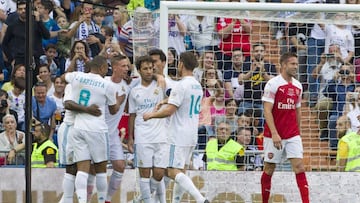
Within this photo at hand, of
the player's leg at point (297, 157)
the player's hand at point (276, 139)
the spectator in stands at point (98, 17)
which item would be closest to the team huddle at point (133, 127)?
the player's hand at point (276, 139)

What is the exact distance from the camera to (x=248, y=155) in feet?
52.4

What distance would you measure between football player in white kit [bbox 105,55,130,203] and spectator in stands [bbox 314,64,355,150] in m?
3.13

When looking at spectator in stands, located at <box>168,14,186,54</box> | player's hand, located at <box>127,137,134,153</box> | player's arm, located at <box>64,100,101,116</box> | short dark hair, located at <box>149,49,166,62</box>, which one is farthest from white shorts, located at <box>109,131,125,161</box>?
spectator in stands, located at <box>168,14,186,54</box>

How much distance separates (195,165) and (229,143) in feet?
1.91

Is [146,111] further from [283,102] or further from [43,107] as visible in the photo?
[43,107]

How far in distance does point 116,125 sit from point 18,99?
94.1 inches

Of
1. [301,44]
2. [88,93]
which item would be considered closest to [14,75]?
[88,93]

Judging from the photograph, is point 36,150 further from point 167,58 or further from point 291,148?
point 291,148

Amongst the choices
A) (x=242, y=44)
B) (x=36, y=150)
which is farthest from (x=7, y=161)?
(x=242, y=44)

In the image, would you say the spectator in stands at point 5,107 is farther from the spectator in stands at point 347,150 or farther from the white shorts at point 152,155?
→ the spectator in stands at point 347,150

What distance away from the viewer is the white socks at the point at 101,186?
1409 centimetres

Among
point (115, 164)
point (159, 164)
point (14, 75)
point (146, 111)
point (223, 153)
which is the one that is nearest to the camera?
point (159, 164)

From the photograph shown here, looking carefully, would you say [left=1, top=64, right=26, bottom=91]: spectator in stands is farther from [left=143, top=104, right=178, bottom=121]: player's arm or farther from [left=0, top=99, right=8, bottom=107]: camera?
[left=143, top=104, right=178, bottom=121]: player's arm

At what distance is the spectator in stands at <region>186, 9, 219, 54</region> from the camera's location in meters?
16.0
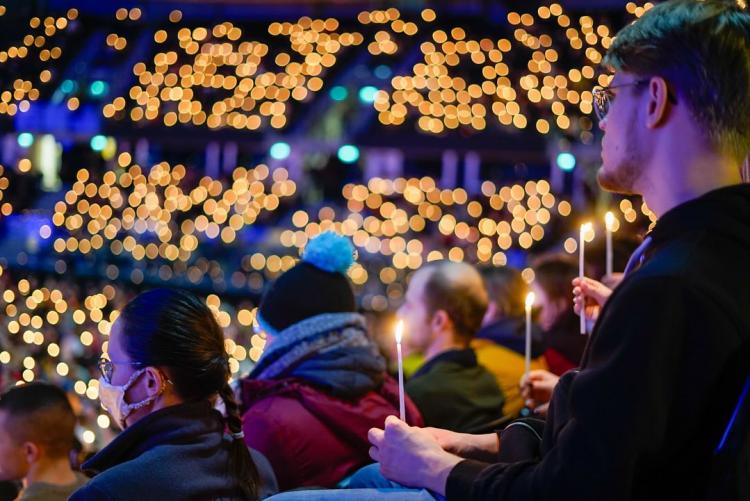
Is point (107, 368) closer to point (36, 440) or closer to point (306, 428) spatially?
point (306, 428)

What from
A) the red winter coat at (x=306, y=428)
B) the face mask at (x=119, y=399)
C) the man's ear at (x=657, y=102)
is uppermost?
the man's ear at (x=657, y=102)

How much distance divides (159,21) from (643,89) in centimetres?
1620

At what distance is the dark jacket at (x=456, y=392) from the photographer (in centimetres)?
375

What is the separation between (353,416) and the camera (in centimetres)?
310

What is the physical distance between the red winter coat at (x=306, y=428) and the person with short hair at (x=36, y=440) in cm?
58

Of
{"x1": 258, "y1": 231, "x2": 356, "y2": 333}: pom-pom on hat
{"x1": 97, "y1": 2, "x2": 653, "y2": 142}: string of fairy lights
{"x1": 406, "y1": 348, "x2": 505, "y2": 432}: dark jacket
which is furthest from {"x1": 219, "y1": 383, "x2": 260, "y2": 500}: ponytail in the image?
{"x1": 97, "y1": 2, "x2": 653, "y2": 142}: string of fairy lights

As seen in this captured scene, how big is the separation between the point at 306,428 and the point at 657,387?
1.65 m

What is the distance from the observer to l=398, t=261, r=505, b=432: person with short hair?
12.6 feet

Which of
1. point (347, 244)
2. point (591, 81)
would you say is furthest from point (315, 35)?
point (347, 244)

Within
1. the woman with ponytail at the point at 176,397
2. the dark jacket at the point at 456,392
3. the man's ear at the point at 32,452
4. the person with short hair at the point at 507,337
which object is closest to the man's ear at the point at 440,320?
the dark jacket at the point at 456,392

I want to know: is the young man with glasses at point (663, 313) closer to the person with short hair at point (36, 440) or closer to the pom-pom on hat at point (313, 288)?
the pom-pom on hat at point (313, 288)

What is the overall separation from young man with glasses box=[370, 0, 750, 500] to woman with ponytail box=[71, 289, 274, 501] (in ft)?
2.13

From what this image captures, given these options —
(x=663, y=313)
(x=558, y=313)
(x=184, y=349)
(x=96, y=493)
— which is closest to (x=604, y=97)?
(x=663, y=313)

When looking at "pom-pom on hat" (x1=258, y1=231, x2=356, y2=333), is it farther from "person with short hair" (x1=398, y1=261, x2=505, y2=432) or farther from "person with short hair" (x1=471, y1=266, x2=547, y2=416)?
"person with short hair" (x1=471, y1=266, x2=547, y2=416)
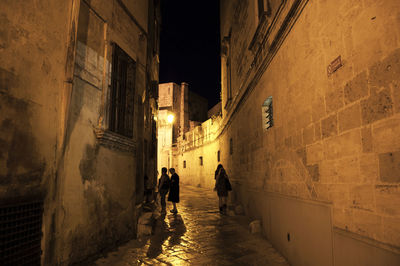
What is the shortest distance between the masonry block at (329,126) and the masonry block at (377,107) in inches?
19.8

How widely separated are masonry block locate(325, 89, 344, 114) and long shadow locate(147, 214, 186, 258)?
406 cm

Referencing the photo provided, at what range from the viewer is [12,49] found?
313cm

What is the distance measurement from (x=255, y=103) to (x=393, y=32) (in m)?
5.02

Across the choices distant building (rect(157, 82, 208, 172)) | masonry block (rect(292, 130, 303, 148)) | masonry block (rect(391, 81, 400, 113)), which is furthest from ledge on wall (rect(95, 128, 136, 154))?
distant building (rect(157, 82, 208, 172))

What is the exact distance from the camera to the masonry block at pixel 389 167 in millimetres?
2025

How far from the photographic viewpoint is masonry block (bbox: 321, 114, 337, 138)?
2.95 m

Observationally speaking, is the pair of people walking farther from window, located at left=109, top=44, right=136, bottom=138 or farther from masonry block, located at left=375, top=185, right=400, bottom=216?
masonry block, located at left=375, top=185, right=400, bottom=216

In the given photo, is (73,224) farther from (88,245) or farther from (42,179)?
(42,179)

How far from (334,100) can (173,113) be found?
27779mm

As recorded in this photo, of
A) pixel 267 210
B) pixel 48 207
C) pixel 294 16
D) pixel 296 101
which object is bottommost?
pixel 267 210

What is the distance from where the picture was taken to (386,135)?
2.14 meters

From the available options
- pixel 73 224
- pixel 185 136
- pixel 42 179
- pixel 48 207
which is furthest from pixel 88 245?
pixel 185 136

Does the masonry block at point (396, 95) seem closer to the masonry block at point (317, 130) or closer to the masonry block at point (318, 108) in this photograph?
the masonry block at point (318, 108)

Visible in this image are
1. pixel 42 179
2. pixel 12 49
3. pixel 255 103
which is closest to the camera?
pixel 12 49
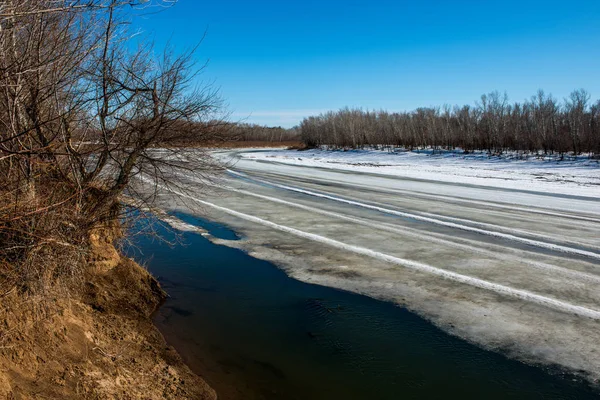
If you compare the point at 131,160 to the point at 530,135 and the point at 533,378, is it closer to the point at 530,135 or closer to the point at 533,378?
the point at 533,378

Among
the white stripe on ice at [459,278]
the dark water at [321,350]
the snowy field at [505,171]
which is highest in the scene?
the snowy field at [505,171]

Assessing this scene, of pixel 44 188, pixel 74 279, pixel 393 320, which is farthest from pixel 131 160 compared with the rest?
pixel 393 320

.....

TASK GOAL ▸ Set the pictures aside and transcribe the data above exactly.

TASK ANSWER ▸
Within this photo at hand, of
the player's leg at point (297, 157)
the player's hand at point (276, 139)
the spectator in stands at point (98, 17)
which item would be closest to the team huddle at point (133, 127)?
the player's hand at point (276, 139)

What is the exact distance from the camera to (x=248, y=155) in feet?
52.4

What distance would you measure between football player in white kit [bbox 105,55,130,203] and spectator in stands [bbox 314,64,355,150] in m?
3.13

When looking at spectator in stands, located at <box>168,14,186,54</box> | player's hand, located at <box>127,137,134,153</box> | player's arm, located at <box>64,100,101,116</box> | short dark hair, located at <box>149,49,166,62</box>, which one is farthest from white shorts, located at <box>109,131,125,161</box>?
spectator in stands, located at <box>168,14,186,54</box>

How much distance separates (195,165) and (229,143) in feet?
1.91

Is [146,111] further from [283,102] or further from [43,107] as visible in the photo?
[43,107]

How far in distance does point 116,125 sit from point 18,99?
94.1 inches

Of
1. [301,44]
2. [88,93]
which item would be considered closest to [14,75]?
[88,93]

Judging from the photograph, is point 36,150 further from point 167,58 or further from point 291,148?
point 291,148

Amongst the choices
A) (x=242, y=44)
B) (x=36, y=150)
which is farthest from (x=7, y=161)?
(x=242, y=44)

In the image, would you say the spectator in stands at point 5,107 is farther from the spectator in stands at point 347,150 or farther from the white shorts at point 152,155?
→ the spectator in stands at point 347,150

What distance away from the viewer is the white socks at the point at 101,186?
1409 centimetres

Among
point (115, 164)
point (159, 164)
point (14, 75)
point (146, 111)
point (223, 153)
which is the one that is nearest to the camera?
point (159, 164)

From the photograph shown here, looking carefully, would you say [left=1, top=64, right=26, bottom=91]: spectator in stands is farther from [left=143, top=104, right=178, bottom=121]: player's arm or farther from [left=0, top=99, right=8, bottom=107]: camera?
[left=143, top=104, right=178, bottom=121]: player's arm

At what distance is the spectator in stands at <region>186, 9, 219, 54</region> from the camera's location in meters?
16.0
Is point (107, 368) closer to point (36, 440) or closer to point (306, 428) spatially?
point (306, 428)

What from
A) the red winter coat at (x=306, y=428)
B) the face mask at (x=119, y=399)
C) the man's ear at (x=657, y=102)
is uppermost?
the man's ear at (x=657, y=102)

How much distance divides (159,21) from (643,89) in centimetres?
1620

At what distance is the dark jacket at (x=456, y=392) from the photographer (in centimetres)?
375

What is the separation between (353,416) and the camera (in centimetres)?
310

What is the physical distance between the red winter coat at (x=306, y=428) and the person with short hair at (x=36, y=440) in cm?
58

Of
{"x1": 258, "y1": 231, "x2": 356, "y2": 333}: pom-pom on hat
{"x1": 97, "y1": 2, "x2": 653, "y2": 142}: string of fairy lights
{"x1": 406, "y1": 348, "x2": 505, "y2": 432}: dark jacket
which is furthest from {"x1": 219, "y1": 383, "x2": 260, "y2": 500}: ponytail in the image?
{"x1": 97, "y1": 2, "x2": 653, "y2": 142}: string of fairy lights

As seen in this captured scene, how big is the separation between the point at 306,428 and the point at 657,387?
1.65 m

What is the distance from the observer to l=398, t=261, r=505, b=432: person with short hair?
12.6 feet

Which of
1. point (347, 244)
2. point (591, 81)
would you say is furthest from point (315, 35)?
point (347, 244)

Within
1. the woman with ponytail at the point at 176,397
2. the dark jacket at the point at 456,392
3. the man's ear at the point at 32,452
4. the person with short hair at the point at 507,337
which object is closest to the man's ear at the point at 440,320?
the dark jacket at the point at 456,392

I want to know: is the young man with glasses at point (663, 313) closer to the person with short hair at point (36, 440) or closer to the pom-pom on hat at point (313, 288)?
the pom-pom on hat at point (313, 288)

What is the overall separation from young man with glasses box=[370, 0, 750, 500] to woman with ponytail box=[71, 289, 274, 501] (in ft)?
2.13

From what this image captures, given these options —
(x=663, y=313)
(x=558, y=313)
(x=184, y=349)
(x=96, y=493)
— which is closest to (x=604, y=97)?
(x=663, y=313)

When looking at "pom-pom on hat" (x1=258, y1=231, x2=356, y2=333), is it farther from "person with short hair" (x1=398, y1=261, x2=505, y2=432) or farther from "person with short hair" (x1=471, y1=266, x2=547, y2=416)?
"person with short hair" (x1=471, y1=266, x2=547, y2=416)
What is the shortest distance between the masonry block at (329,126) and the masonry block at (377,107) in inches?
19.8

How widely separated are masonry block locate(325, 89, 344, 114) and long shadow locate(147, 214, 186, 258)?
406 cm

Referencing the photo provided, at what range from the viewer is [12,49] found?
313cm

What is the distance measurement from (x=255, y=103) to (x=393, y=32) (in m)?
5.02

Across the choices distant building (rect(157, 82, 208, 172)) | masonry block (rect(292, 130, 303, 148)) | masonry block (rect(391, 81, 400, 113)), which is furthest from ledge on wall (rect(95, 128, 136, 154))?
distant building (rect(157, 82, 208, 172))

What is the exact distance from the camera to the masonry block at pixel 389 167 in millimetres?
2025

How far from the photographic viewpoint is masonry block (bbox: 321, 114, 337, 138)?
2.95 m

Observationally speaking, is the pair of people walking farther from window, located at left=109, top=44, right=136, bottom=138 or farther from masonry block, located at left=375, top=185, right=400, bottom=216?
masonry block, located at left=375, top=185, right=400, bottom=216

In the given photo, is (73,224) farther from (88,245) or farther from (42,179)?
(42,179)

How far from (334,100) can (173,113) be found?
27779mm

As recorded in this photo, of
A) pixel 267 210
B) pixel 48 207
C) pixel 294 16
D) pixel 296 101
which object is bottommost?
pixel 267 210

What is the distance from where the picture was taken to (386,135)?
2.14 meters

From the available options
- pixel 73 224
- pixel 185 136
- pixel 42 179
- pixel 48 207
which is furthest from pixel 88 245?
pixel 185 136

Does the masonry block at point (396, 95) seem closer to the masonry block at point (317, 130) or closer to the masonry block at point (318, 108) in this photograph?
the masonry block at point (318, 108)

Visible in this image are
1. pixel 42 179
2. pixel 12 49
3. pixel 255 103
which is closest to the camera?
pixel 12 49
If you compare the point at 131,160 to the point at 530,135 and the point at 533,378, is it closer to the point at 530,135 or closer to the point at 533,378?
the point at 533,378

Among
the white stripe on ice at [459,278]
the dark water at [321,350]
the snowy field at [505,171]
which is highest in the scene?
the snowy field at [505,171]

Assessing this scene, of pixel 44 188, pixel 74 279, pixel 393 320, which is farthest from pixel 131 160 compared with the rest?
pixel 393 320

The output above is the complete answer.